Pingyao


[27-08-2000]

The Train Journey:
Ed: Has anyone seen Bladerunner? That is Blade-Runner, and not Bladder Runner, which is a film about an international organ donation courier, and it is the film which has lots of imposing dark buildings with lights and big bits and chinese written on them. Well Beijing Xi Zhan (Beijing West Station) is big, imposing, dark, with lights and some chinese on it, and it inside it exhubes (what? --ed) a sort of eighties stainless steel and neoness that so much of China has. We even thought it had the quality shite tea parlour/luggage room, which some old hag in a stained velour jumpsuit persuaded us was supposed to be the official left luggage room, even though we would have concluded that all Beijing Xi Zhan could afford was a nasty cupboard with the doors held on by twine.

Having succesfully negotiated our way out of the tea room without offending the proprietor, we managed to dump our stuff in the official left luggage area (mortuary stylee) and minced off around a Beijing Cuban Bar for a couple of hours getting pissed. The bar was called Havana, and the only other people in the crazy outside sofa type place was a TV crew and an indo-mexican-glaswegian-chinese rock band. Being discouraged from breathing by the Gloria Estefan music, we succeded in getting the staff to pump out `sensemillia, marijuana' while the interview was being shot. Chinese television promoting the use of Class B illegal substances? No.

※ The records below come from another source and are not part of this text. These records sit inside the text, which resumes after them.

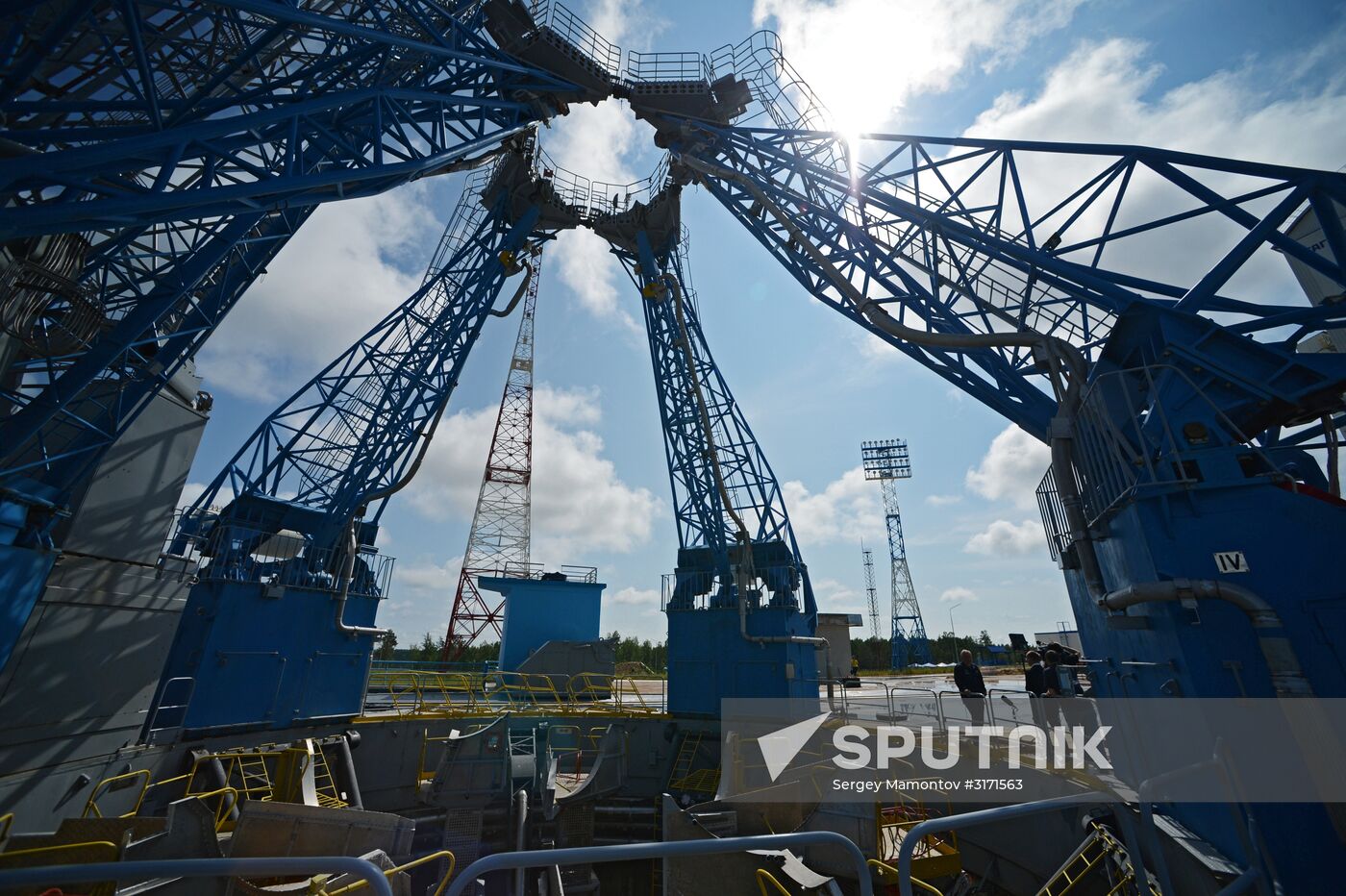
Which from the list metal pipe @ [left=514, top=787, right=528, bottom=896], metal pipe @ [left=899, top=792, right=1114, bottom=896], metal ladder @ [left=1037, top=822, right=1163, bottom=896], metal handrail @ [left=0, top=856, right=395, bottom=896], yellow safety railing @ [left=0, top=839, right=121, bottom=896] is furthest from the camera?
metal pipe @ [left=514, top=787, right=528, bottom=896]

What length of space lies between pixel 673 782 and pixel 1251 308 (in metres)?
15.2

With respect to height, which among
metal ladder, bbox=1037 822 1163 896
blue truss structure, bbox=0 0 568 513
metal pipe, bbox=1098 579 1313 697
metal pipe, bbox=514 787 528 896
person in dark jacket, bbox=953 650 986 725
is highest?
blue truss structure, bbox=0 0 568 513

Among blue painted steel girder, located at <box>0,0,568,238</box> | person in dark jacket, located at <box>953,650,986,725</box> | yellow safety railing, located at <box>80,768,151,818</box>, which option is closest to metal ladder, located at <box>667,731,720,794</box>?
person in dark jacket, located at <box>953,650,986,725</box>

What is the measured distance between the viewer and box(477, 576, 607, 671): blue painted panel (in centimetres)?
2414

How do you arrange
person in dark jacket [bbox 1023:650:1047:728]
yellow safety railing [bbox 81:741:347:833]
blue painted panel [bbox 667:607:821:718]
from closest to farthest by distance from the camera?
yellow safety railing [bbox 81:741:347:833] < person in dark jacket [bbox 1023:650:1047:728] < blue painted panel [bbox 667:607:821:718]

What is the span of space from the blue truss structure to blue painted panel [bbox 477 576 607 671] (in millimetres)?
16940

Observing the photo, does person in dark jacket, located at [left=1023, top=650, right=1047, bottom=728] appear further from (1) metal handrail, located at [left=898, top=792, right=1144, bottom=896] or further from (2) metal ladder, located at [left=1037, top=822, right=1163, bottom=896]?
(1) metal handrail, located at [left=898, top=792, right=1144, bottom=896]

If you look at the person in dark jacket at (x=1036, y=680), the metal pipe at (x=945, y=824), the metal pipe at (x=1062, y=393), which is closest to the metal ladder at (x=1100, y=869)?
the metal pipe at (x=945, y=824)

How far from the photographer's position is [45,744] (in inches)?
311

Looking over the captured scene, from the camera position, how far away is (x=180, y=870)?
2461mm

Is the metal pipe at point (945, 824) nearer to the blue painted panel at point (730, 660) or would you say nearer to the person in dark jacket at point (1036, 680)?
the person in dark jacket at point (1036, 680)

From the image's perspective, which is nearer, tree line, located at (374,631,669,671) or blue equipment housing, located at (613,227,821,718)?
blue equipment housing, located at (613,227,821,718)

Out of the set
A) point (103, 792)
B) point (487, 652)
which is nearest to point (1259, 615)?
point (103, 792)

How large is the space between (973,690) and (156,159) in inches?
609
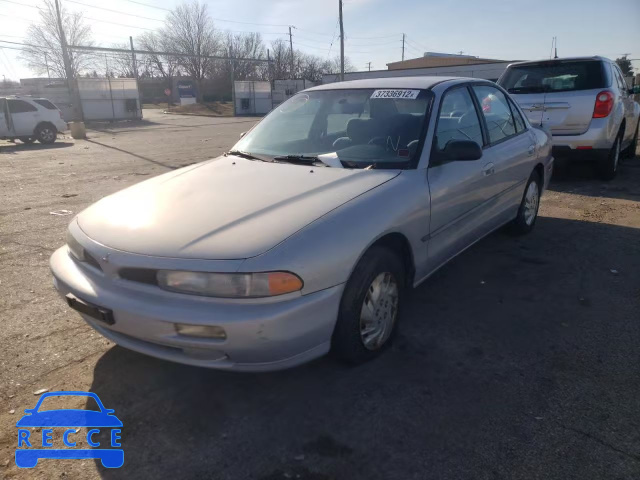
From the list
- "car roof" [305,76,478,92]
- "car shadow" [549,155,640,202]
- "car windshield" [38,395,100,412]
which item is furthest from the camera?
"car shadow" [549,155,640,202]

After some coffee at the dead posh SwissOtel (which cost as much as a small car) we returned to the station. It was dark, and the station had acquired an evil smelling crowd in our football pitch sized waiting room. And this was only waiting room no.7. Jo explained to me that this was the hard seat crowd, and they were queueing up to get seats as they all had unassigned tickets. Then Jo explained that we would be travelling like this on some parts of the journey. This made me panic a bit, but nothing that a sit down and Fanta couldn't sort out. It is hard to find anywhere that isn't 4 metres away from your nearest Fanta/Sedatives stall.

We managed to get on the train and sort of did a tower of hanoi trick to get our bags snuggled up safely. The train has about 12-14 carriages, with about half sleeper sleeper and half sitty sitty (more about sino-english later). Each sleeper has about 10 compartments with triple bunks on each side of the compartment. I make that about 40,000 people on each train, or something similar.

The bed's are naturally hard, and it was exceedingly hot for most of the evening, but having dug myself in with Jo, ready for a grueling 15 hour ride, we were woken up at 0700, 10 hrs after we had left, to be told that our stop was half an hour away. Nice!


Ping Yao
Jo: In Pingyao we very luckily got approached by the owner of the Hotel that we were aiming for. I had written the name down the previous afternoon in Havana, and due to the somewhat bizarre effect that Yanjing beer has on one's mental faculties, had apparently thought it a brilliant idea to try my hand at comedy calligraphy, and could not read a word. So anyway we got to the Paradise Hotel and got a room in a fantastic Qing dynasty building and went out for a wander.

Pingyao, being something of a rural backwater, was well left alone in the Cultural Revolution so is full of Qing and Ming dynasty buildings and was used as the set for the film `Raise the Red Lantern.' Well that's what the Rough Guide says. It is very beautiful with 6kms of wall surrounding the old city. We got up to the top of the wall, and having found a very unbusiness-like bicycle hirer (i.e. she wounldn't haggle) decided to walk around the top. This was fine, although we should have realised that saying to each other "We're going to burn aren't we?" as we left the first watchtower was something of a premonition. Didn't burn too much (thanks to the nearby coal works doing a top job of thickening the atmosphere) but we did walk full square, only to return to the first watchtower on hands and knees, rasping to the drinks vendors for water. As an indication of the impression that this experience made on Ed, the only phrase of more than three words that he can readily remember is "Do you have a fridge?"

Back at the hotel room, with traditional painted ceiling, floor level window looking out through the eaves, futon big enough for four laowai (`wise foreigner') along with traditional air-con and 16in TV, we slept for the rest of the afternoon, and most of the evening, so restful had the previous night on the train been.

Cheeky bit of food, staring at Meekon style local kids and chit-chat with English speaking Chinese version of Lovejoy, we prepared ourselves for 12 hours of sleep (despite being woken up by the honking traffic at 5,6 & 7, the only time when our lovely pedestrianised street allowed traffic).